→ WHAT THE TASK ASKS: Continue the clinical notes on pediatric leukemia, starting right after their last line.

Leukemia (peds)

Background

  • Most common cancer in children (33% of all malignancies)

ALL

  • 3/4 of pediatric leukemias
  • 5-year survival 75%-80%
  • Peak incidence 3-5yr old

AML

  • 1/5 of pediatric leukemias
  • Worse prognosis
  • More complications (more intense chemo treatment required)

Clinical Features

Bone marrow infiltration and failure

  • Pallor, fatigue, easy bleeding, fever, infection
  • Bone/joint pain
  • Hepatomegaly or splenomegaly

Hyperleukocytosis

Differential Diagnosis

Leukemias will often involve >1 cell line; other conditions restricted to single line

  • Aplastic anemia
  • Iron deficiency anemia
  • Viral infection (EBV, CMV, Parvo)
  • Immune thrombocytopenia
  • Rheumatologic diseases

Evaluation[1]

  • CBC with manual differential
    • If suggestive of leukemia also order:
      • Chemistry, Ca, Phos, Mg, Uric acid, LFT, LDH, coags, T+S, UCG (if applicable)

→ STUDY MATERIAL:
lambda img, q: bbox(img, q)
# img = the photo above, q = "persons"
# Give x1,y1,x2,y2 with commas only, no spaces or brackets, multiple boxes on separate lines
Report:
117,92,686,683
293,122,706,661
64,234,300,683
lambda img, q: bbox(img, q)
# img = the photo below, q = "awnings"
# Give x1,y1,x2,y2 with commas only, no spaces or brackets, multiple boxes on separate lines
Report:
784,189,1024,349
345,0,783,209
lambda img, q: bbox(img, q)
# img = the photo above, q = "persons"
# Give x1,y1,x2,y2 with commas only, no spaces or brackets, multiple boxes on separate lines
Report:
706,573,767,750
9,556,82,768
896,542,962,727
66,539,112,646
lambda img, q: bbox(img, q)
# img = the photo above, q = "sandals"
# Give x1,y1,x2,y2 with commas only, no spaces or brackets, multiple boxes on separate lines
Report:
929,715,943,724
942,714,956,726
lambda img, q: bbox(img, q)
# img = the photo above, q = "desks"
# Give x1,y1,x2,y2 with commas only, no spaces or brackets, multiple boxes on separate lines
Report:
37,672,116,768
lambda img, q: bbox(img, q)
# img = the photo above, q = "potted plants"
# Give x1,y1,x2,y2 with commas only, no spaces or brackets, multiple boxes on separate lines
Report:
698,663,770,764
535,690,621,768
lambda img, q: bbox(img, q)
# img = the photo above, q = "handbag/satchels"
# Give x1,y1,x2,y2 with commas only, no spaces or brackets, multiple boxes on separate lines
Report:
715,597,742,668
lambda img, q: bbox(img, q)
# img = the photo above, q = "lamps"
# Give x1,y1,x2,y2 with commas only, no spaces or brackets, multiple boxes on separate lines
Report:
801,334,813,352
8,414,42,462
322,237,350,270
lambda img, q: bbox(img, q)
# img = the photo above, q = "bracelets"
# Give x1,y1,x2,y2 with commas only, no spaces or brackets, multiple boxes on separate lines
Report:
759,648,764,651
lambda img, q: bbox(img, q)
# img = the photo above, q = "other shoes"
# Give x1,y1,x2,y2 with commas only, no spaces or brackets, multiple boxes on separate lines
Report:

→ EXPECTED OUTPUT:
      • Viral titers cytomegalovirus, EBV, HIV, HBV, varicella zoster
      • CXR

Management

Transfusion

  • Options
    • Irradiated: for very immunosuppressed (to prevent graft vs host)
    • Leukocyte-reduced: for patients likely to receive multiple RBC or platelets in future
    • CMV seronegative: for <1yr old, if might need bone marrow transplant in future
  • Anemia
    • 10 cc/kg of pRBCs raises hemoglobin by 3 gm/dL
    • Raise hemoglobin to >8
  • Thrombocytopenia
  • 0.1 unit/kg results in 30-50K increase in platelet count
  • Risk of spontaneous ICH is extremely low until platelets <5K
  • Transfuse if:
    • Asymptomatic with platelets <10K
    • Invasive procedures require platelets >50K

Hyperleukocytosis

  • Aggressive IV hydration
  • Urinary alkalinization (pH 7-7.5)
  • Allopurinol (for Tumor Lysis Syndrome (TLS))
  • Avoid diuretics and pRBC transfusion (platelets ok)
  • Give platelets if <20K
  • Leukapheresis

Disposition

See Also

References

  1. Horton TM and Steuber CP. Overview of the presentation and diagnosis of acute lymphoblastic leukemia in children and adolescents. UpToDate.